----- Verilen metin -----

Bu paradoksun izalesi için, “biz öyle dediğimiz için öyledir” üslubuyla; totolojik, döngüsel, söz oyunlarıyla bezeli, bu surette belki de kolay akılda kalıcı bir söylem üretilmesi mümkünse de bu yöntemin bir süre sonra kerameti kendinden menkul, bu nedenle de ikna edicilikten uzak bir boşluğa savrulması beklenmeli. Bu yöntem ve üslup milliyetçi siyasal çizgi için çekim gücünü artıracak, daha büyük kitleleri ikna edici bir söylem ve program üretmekten çok, inanmışlarının duymaya alıştığı fikriyatın bir biçimde tekrarından ibaret kalacaktır. En azından demokrasilerde bu hal kendini söz konusu noktaya sıkıştıran milliyetçi siyasal çizgiyi iktidar iddiasından uzaklaştırabilecektir. Ahlaki meşruiyet ve aşkınlık iddiasını sürdürebilmek için giderek kendisine devlet gücüyle özdeşlik parantezinde tanımlanmış bir konum dışında var olma şansı bulamadığı bir köşeye sıkıştıracak; iktidar sahiplerine veya devlet gücünü bir biçimde kullanan çevrelere yedeklenme zorunluluğu dayatacaktır. Söylemin tekrarı, kerameti kendinden menkul ve döngüsel de olsa elbette yeniden üretimin bir unsurudur. Ancak sürdürülebilirliği garanti edecek şekilde söylemin yeniden üretimini tek başına güvence altına alamaz. Bu döngü de söz konusu siyasal programı önce yavanlaştırma, ardından sürdürülemez kılma, giderek marjinalleştirme riskini yaratabilir. Bu paradoksun çözümü seçmenin tercihine mutlak saygıyı korurken, onun değişebilirliğinin bilinciyle egemenliğin mutlak ve sınırsız haliyle yalnızca manevi şahsiyetinde sahip olduğu süreklilikle aşkın bir kavram olarak tanımlanan ulusta bulunduğunun ve bu şekliyle anlaşılan “hukuki açıdan en üstün, mutlak ve sınırlanamaz iktidar” olarak egemenliğin devredilemezliğinin kabulüdür.

-----

# [Yönerge 1]
Lütfen kayıtlarda “image” sözcüğünü içeren satırları sayın ve yalnızca bu sayıyı yazın. Büyük-küçük harf ayrımı dikkate alınır.

----- Alıştırma malzemesi -----

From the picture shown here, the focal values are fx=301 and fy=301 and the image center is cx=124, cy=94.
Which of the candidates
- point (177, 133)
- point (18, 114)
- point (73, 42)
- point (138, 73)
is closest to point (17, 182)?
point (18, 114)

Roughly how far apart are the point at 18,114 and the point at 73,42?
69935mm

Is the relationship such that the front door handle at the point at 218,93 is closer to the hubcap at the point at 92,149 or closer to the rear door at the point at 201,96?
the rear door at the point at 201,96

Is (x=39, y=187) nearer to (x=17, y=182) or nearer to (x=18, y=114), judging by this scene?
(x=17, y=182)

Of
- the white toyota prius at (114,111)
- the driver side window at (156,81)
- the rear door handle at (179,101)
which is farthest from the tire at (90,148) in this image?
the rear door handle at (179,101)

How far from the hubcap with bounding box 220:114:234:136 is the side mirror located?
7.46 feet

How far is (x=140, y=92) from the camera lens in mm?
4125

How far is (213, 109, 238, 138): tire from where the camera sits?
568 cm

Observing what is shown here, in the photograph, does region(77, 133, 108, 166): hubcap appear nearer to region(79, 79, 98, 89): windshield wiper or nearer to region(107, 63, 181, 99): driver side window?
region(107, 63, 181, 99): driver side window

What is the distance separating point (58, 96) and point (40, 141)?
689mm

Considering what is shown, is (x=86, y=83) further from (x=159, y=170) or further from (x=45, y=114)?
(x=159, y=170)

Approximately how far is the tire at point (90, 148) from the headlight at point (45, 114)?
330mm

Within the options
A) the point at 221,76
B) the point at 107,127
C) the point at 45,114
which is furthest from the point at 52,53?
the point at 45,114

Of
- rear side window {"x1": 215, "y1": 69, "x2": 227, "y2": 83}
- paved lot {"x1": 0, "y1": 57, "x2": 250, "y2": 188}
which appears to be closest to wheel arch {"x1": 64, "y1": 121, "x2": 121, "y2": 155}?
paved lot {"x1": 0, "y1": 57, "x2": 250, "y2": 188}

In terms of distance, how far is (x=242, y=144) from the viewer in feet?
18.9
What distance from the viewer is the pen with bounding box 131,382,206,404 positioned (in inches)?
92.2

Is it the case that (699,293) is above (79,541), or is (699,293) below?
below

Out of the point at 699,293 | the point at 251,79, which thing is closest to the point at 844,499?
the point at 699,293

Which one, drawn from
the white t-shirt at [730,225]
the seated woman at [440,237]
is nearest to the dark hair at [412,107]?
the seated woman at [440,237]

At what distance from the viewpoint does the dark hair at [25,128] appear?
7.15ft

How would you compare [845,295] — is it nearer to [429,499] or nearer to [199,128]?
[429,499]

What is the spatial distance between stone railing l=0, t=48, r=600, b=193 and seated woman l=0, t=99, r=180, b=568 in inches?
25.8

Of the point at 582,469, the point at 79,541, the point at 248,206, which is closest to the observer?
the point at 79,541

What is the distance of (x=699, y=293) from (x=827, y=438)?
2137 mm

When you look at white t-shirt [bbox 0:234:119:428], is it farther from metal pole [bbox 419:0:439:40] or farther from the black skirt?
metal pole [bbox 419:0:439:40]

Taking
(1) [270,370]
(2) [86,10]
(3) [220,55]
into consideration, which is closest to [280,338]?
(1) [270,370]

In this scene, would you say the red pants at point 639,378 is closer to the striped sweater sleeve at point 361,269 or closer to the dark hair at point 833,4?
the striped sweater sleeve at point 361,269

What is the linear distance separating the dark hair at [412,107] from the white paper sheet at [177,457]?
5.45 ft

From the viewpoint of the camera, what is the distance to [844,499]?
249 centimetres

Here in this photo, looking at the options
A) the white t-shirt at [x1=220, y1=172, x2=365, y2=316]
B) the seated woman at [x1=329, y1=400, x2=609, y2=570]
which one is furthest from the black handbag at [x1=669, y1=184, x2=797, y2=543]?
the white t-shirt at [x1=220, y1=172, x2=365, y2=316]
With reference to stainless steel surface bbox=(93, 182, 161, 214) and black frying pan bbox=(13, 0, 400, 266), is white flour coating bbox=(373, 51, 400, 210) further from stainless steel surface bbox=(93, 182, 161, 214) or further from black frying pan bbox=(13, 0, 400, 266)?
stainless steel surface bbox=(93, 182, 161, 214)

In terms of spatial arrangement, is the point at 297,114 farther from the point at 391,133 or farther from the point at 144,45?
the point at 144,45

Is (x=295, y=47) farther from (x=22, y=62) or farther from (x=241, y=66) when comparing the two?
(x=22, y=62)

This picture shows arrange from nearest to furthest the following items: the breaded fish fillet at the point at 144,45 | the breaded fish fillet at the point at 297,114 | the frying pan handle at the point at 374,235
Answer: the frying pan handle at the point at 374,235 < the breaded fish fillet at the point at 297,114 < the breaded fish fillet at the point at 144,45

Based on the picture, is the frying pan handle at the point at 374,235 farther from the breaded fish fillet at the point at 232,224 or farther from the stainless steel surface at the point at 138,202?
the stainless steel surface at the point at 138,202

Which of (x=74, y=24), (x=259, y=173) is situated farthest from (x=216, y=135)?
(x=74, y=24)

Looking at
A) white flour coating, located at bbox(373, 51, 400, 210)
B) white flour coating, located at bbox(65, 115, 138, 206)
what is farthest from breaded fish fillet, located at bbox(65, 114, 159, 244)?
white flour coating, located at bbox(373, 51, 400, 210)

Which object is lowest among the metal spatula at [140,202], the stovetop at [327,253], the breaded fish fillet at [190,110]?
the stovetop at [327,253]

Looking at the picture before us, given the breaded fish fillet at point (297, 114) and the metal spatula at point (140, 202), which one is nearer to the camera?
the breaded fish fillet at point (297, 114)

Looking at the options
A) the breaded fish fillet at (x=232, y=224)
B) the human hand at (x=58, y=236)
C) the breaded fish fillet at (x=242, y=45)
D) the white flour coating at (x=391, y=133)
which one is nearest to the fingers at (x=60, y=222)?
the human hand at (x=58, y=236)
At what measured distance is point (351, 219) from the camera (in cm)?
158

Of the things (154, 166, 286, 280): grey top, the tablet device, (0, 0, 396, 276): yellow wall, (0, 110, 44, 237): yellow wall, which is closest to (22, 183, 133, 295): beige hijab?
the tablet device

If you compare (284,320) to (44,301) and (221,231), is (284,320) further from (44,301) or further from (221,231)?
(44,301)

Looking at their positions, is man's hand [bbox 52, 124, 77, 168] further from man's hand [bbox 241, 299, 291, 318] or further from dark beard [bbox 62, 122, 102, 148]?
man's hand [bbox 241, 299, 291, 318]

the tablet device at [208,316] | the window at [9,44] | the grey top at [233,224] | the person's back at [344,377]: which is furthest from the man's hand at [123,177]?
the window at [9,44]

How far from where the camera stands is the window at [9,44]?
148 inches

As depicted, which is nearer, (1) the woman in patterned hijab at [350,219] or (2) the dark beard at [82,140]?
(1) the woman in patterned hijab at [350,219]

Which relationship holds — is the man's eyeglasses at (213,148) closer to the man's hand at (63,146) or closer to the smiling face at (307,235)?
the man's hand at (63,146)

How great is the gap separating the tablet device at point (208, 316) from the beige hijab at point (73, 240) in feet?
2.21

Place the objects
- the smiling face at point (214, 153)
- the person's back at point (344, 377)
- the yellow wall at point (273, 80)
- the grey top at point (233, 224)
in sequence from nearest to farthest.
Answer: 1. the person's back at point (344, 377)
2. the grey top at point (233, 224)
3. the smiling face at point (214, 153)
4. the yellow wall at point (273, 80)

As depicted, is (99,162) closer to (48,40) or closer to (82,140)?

-----

# [Yönerge 2]
Milliyetçi siyaset üzerine olan metindeki şu cümleyi İngilizceye çevirin: “Söylemin tekrarı, kerameti kendinden menkul ve döngüsel de olsa elbette yeniden üretimin bir unsurudur.”

# [Beklenen yanıt 1]
2

# [Beklenen yanıt 2]
The repetition of the discourse, even if it is self-validating and circular, is of course an element of reproduction.